- Work to be completed
Reproduce the material below word for word, from the line containing "Which has the" through the end of the material, including that first line.

- Records for the task
..........

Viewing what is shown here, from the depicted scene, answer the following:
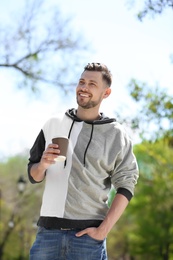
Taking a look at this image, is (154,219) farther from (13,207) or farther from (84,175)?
(84,175)

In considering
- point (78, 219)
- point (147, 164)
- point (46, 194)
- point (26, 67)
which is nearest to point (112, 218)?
point (78, 219)

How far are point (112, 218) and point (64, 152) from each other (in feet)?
1.52

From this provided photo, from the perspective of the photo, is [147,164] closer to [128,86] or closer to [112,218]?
[128,86]

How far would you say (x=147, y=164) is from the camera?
2966cm

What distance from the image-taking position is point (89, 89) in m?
3.45

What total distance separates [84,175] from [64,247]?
1.33ft

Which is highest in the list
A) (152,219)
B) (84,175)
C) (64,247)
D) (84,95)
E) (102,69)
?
(102,69)

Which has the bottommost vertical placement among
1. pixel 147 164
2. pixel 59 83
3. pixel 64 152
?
Answer: pixel 147 164

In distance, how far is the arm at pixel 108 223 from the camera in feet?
10.6

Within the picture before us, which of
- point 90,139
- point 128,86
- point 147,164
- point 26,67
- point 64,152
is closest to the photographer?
point 64,152

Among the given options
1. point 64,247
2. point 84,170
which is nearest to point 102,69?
point 84,170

..........

- Response
Which has the bottommost vertical placement among
1. pixel 147 164
2. pixel 59 83
3. pixel 64 152
?
Answer: pixel 147 164

In distance, how far is the arm at pixel 108 223 from the camera in feet?
10.6

Within the picture before us, which of
- point 90,139
- point 128,86
- point 147,164
- point 26,67
- point 64,152
is closest to the photographer?
point 64,152

Among the given options
1. point 64,247
2. point 84,170
which is nearest to point 102,69?
point 84,170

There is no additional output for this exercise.